- _The request_:
List every line in the records below that contains the word "nearer", and copy each of those lines in full.

::: Materials provided

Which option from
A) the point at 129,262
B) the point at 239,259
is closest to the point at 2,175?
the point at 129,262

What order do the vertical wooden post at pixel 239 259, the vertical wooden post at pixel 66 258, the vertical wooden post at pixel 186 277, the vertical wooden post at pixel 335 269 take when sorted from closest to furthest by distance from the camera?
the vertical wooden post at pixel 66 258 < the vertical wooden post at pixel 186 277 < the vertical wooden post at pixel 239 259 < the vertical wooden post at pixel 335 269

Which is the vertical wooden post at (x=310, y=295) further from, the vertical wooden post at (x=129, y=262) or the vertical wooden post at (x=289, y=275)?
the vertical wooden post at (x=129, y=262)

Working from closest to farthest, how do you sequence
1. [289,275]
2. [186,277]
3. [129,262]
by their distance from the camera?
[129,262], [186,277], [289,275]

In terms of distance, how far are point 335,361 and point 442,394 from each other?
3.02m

::::::
::: Materials provided

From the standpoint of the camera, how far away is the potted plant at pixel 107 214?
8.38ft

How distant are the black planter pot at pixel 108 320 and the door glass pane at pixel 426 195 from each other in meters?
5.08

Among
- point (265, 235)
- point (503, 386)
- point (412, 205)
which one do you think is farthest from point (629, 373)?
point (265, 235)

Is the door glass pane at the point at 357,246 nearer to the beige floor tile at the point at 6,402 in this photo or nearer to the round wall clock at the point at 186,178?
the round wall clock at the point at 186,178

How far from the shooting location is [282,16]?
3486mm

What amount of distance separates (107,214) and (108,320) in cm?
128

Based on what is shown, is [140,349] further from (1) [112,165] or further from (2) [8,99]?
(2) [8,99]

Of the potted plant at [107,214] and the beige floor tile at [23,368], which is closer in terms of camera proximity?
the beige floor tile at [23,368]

::::::
::: Materials provided

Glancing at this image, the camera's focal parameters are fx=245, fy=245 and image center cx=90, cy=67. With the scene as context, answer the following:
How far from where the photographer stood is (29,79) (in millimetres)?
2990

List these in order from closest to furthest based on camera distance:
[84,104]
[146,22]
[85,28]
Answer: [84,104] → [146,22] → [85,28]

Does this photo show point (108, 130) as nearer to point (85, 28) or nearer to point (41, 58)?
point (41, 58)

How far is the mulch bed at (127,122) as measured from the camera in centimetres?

::::::

- _Result_:
Is the door glass pane at the point at 357,246 nearer to the beige floor tile at the point at 6,402 in this photo or nearer to the round wall clock at the point at 186,178?
Does this photo show point (108, 130) as nearer to point (85, 28) or nearer to point (41, 58)?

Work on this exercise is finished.